Today I’d like to give a warm welcome to Emily Kate Long, 4dancers latest contributor. Emily Kate will be writing about “Finding Balance”…something every dancer struggles with in one form or another…
Balance is an integral part of dance: in technique, physical appearance, partnering, staging, casting, injury prevention…and on and on. Balance is what makes dance beautiful, and imbalance is often what keeps the audience on the edge of their seats, tense and excited. In our day-to-day, balance—or the lack of it—can provide comfort, frustration, boredom, serenity, or stress.
Physical imbalance reared its ugly head in my life throughout December and January. After nothing but Nutcracker for November and early December, three weeks of layoff seemed welcome at first. By about day four, though, I was longing for full days of rehearsal again! How was I supposed to keep myself in good shape while still allowing time for recovery?
Two months of promenades on my left leg had not only eaten through pair after pair of pointe shoes, but had also done noticeable damage to the muscles in my hip and calf on the left side. Prevention, correction, and maintenance all played a part in physically rebalancing my body before rehearsals started up again.
Pilates Reformer work was, and continues to be, a really effective way to maintain balance and alignment in my body. It was also useful as a preventive measure. My trainer and I had been working to stay on top of the one-sidedness of classical pas de deux work in weekly sessions during Nut rehearsals, so by the time the run of shows was over I had a repertoire of exercise remedies to practice with her and on my own.

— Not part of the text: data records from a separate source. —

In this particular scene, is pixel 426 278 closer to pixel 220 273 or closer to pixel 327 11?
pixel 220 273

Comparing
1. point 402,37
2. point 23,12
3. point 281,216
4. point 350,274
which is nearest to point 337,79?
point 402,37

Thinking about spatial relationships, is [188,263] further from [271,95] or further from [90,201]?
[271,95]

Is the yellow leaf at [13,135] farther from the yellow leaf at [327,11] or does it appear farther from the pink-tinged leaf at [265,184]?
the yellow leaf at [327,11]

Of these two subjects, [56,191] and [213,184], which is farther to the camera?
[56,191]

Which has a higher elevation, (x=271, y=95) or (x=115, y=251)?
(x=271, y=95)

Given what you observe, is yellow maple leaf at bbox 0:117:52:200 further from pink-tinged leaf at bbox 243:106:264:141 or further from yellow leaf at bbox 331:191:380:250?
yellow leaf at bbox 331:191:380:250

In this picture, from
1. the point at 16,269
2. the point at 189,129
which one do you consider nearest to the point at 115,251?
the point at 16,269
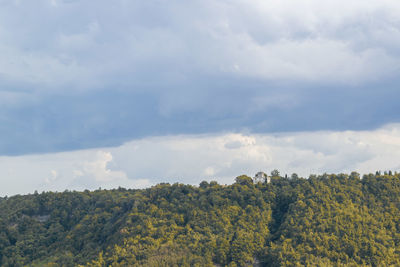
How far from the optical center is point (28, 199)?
642 feet

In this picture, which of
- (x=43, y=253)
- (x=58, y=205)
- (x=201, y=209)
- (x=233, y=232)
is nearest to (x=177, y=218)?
(x=201, y=209)

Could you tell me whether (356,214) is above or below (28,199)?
below

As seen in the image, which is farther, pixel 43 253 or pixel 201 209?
pixel 43 253

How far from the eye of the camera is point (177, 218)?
470 ft

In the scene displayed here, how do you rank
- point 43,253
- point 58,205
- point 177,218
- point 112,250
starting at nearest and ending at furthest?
1. point 112,250
2. point 177,218
3. point 43,253
4. point 58,205

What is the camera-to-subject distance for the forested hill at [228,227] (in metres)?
122

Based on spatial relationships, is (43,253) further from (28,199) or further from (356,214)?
(356,214)

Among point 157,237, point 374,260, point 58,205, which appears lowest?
point 374,260

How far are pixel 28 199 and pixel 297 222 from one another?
409 feet

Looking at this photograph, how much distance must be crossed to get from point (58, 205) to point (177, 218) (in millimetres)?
66641

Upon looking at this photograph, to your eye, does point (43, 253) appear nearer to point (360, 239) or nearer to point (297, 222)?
point (297, 222)

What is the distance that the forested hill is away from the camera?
12212 cm

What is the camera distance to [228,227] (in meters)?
136

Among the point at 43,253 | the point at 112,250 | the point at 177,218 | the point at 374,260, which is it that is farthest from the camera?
the point at 43,253
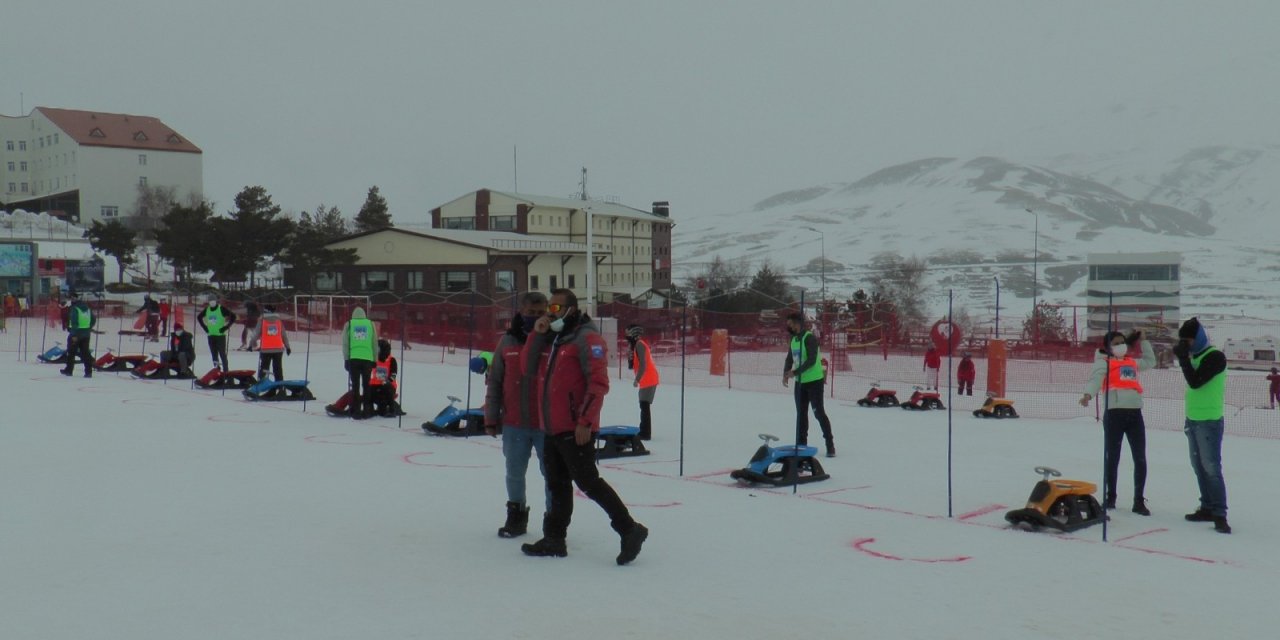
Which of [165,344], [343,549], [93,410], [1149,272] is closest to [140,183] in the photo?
[165,344]

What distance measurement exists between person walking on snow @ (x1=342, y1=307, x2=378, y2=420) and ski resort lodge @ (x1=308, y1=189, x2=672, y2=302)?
31120 mm

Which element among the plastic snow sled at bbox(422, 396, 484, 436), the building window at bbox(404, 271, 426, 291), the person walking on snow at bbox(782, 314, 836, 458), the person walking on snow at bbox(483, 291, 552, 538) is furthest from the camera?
the building window at bbox(404, 271, 426, 291)

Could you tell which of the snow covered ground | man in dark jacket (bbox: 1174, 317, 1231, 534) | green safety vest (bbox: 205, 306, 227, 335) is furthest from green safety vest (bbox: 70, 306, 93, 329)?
man in dark jacket (bbox: 1174, 317, 1231, 534)

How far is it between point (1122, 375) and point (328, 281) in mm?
58752

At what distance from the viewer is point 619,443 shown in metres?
12.0

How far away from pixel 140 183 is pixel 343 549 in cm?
12045

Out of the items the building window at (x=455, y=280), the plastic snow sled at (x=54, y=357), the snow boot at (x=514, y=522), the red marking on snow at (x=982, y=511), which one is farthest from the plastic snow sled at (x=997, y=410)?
the building window at (x=455, y=280)

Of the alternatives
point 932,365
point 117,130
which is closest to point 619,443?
point 932,365

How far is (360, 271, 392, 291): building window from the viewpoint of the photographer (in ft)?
207

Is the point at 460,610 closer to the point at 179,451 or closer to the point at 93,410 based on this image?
the point at 179,451

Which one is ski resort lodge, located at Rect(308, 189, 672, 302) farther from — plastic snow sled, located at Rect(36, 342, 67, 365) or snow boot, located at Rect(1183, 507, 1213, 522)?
snow boot, located at Rect(1183, 507, 1213, 522)

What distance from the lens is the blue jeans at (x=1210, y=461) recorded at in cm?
846

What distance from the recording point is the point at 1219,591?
642 centimetres

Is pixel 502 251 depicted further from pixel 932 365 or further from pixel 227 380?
pixel 227 380
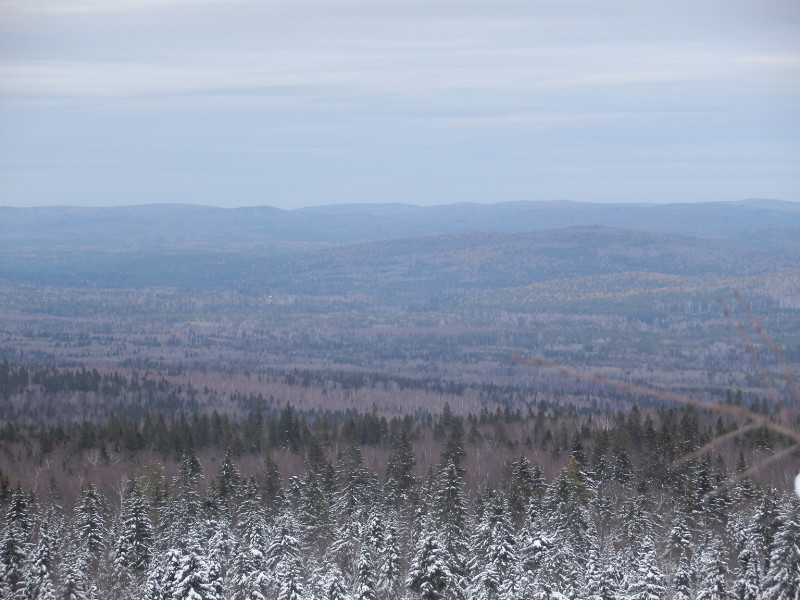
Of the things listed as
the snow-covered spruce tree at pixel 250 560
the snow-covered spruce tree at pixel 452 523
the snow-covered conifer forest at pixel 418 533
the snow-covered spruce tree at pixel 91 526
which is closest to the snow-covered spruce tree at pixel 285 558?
the snow-covered conifer forest at pixel 418 533

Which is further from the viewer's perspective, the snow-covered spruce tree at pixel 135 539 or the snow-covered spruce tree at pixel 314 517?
the snow-covered spruce tree at pixel 314 517

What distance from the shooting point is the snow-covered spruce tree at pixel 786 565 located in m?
30.0

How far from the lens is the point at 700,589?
114 ft

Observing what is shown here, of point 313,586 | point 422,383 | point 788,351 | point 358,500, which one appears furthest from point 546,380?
point 313,586

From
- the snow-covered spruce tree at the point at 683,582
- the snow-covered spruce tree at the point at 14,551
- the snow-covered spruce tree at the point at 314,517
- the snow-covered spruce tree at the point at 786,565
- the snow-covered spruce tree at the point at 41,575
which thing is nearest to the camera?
the snow-covered spruce tree at the point at 786,565

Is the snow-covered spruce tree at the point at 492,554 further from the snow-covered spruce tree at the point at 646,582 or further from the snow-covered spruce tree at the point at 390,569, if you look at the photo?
the snow-covered spruce tree at the point at 646,582

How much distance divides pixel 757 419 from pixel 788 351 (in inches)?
7920

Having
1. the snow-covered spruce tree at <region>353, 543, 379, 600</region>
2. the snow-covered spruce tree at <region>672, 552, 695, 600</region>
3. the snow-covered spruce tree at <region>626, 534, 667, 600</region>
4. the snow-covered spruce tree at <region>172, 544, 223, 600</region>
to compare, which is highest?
the snow-covered spruce tree at <region>172, 544, 223, 600</region>

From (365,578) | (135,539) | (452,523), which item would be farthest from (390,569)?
(135,539)

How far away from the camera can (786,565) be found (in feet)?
100

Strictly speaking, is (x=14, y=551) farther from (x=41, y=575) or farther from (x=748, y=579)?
(x=748, y=579)

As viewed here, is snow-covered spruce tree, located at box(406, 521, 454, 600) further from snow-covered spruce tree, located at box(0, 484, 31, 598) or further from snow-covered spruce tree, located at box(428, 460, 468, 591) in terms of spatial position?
snow-covered spruce tree, located at box(0, 484, 31, 598)

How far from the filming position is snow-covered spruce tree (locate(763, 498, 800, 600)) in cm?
3003

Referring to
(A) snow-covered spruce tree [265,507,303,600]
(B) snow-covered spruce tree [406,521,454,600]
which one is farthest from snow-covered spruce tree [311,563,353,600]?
(B) snow-covered spruce tree [406,521,454,600]
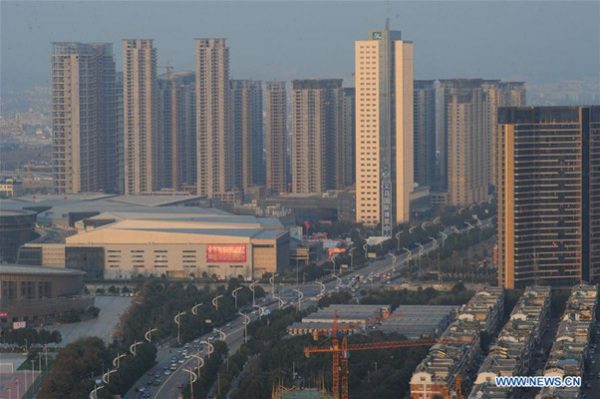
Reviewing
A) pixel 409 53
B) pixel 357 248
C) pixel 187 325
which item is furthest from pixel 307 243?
pixel 187 325

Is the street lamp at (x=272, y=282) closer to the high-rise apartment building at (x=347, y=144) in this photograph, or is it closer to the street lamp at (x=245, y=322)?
the street lamp at (x=245, y=322)

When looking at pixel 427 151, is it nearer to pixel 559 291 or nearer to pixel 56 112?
pixel 56 112

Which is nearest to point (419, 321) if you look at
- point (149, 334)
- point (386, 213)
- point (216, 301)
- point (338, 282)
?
point (149, 334)

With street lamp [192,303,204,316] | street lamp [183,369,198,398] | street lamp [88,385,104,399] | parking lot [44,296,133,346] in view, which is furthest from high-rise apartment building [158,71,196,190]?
street lamp [88,385,104,399]

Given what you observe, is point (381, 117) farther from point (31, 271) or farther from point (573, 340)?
point (573, 340)

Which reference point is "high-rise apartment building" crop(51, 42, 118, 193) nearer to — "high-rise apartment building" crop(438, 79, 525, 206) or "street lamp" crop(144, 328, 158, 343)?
"high-rise apartment building" crop(438, 79, 525, 206)

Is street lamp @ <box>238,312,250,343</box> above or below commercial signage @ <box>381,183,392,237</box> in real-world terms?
below

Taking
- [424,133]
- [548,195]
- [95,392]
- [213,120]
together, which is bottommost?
[95,392]
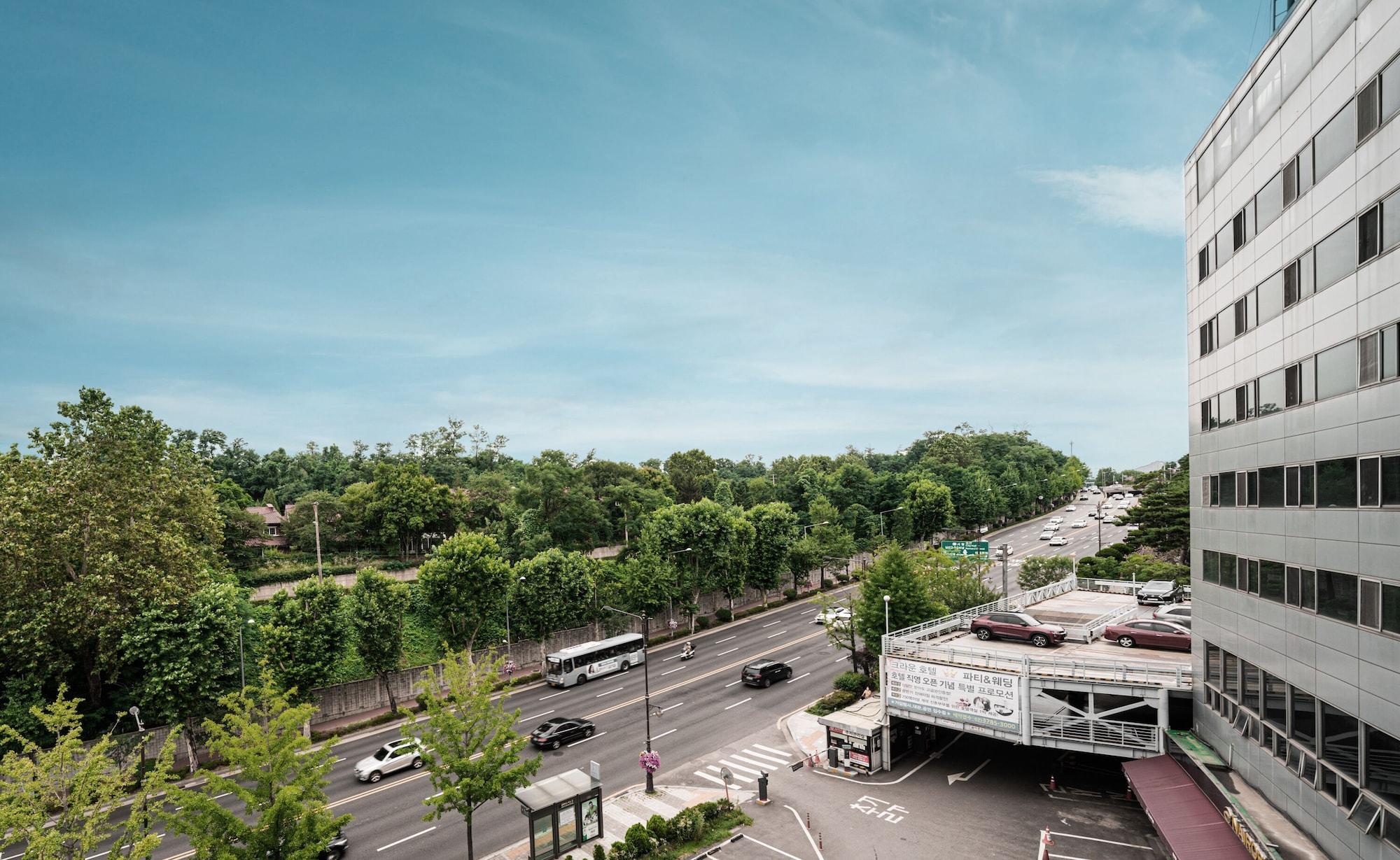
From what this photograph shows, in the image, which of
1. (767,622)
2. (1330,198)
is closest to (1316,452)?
(1330,198)

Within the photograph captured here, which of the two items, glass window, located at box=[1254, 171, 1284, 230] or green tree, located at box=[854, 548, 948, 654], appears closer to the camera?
glass window, located at box=[1254, 171, 1284, 230]

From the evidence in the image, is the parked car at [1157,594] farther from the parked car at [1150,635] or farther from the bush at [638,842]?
the bush at [638,842]

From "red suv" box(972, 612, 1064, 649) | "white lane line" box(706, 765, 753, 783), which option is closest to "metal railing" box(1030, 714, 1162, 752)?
"red suv" box(972, 612, 1064, 649)

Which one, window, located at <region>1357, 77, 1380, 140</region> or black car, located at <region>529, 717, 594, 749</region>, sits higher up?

A visit to the chiropractor kicked off the corrective steps. He’s always telling me to reverse one-sided choreography, even if that only means one time reversed for every ten times I dance it. I think there’s validity in that, though in a company of nine dancers with one full-size studio there is not always time or space (or, more often, quite enough self-motivation) to take on that extra project, however small. I did begin doing the left side first for class exercises during the layoff, which was an interesting and helpful experiment.
Long, busy days in the theater meant that I wasn’t able to stretch as much as I would have liked, and dancing on a hard stage meant that I needed it more than usual. So I ended up tighter in general, especially in my hips and lower back. Hot yoga was a nice fix for that. The heat allowed me to stretch more intensely, and the combination of turned-in work and plenty of twisting relieved a lot of the tension that had been living in my back and hips.
Maintenance, in addition to continued Pilates work, involved taking lots of time to do class on my own and really simplify things, going back to the basics and re-examining those steps for quirks that could lead to bigger problems later. I also indulged my love of running outdoors, something that I avoid during rehearsal weeks because of the impact.
Now that rehearsals are back in full swing things are starting to get crazy again—just the way I like them! Full days at the studio plus planning classes and choreography make me really appreciate any opportunity I can find for pastimes—currently, reading Jane Austen and Stephen Manes. But that’s fodder for another post!
BIO: Emily Kate Long began her dance education in South Bend, Indiana, with Kimmary Williams and Jacob Rice and graduated in 2007 from Pittsburgh Ballet Theatre School’s Schenley Program. Ms Long attended Milwaukee Ballet School’s Summer Intensive on scholarship before being invited to join Milwaukee Ballet II in 2007. She also has spent summers studying at Saratoga Summer Dance Intensive, Miami City Ballet, Pittsburgh Ballet Theatre School, Pittsburgh Youth Ballet, and Ballet Chicago.
Ms Long has been a member of Ballet Quad Cities since 2009. She has danced featured roles in Deanna Carter’s Ash to Glass and Dracula, participated in the company’s 2010 tour to New York City, and most recently performed the title role in Courtney Lyon’s Cinderella and the role of Clara in The Nutcracker. Prior to joining Ballet Quad Cities Ms Long performed with Milwaukee Ballet and MBII in Michael Pink’s The Nutcracker and Candide Overture, Petipa’s The Sleeping Beauty and La Bayadére, Balanchine’s Who Cares?, Bournonville’s Flower Festival in Genzano and Napoli, and original contemporary and neoclassical works by Tom Teague, Denis Malinkine, Rolando Yanes, and Petr Zaharadnicek.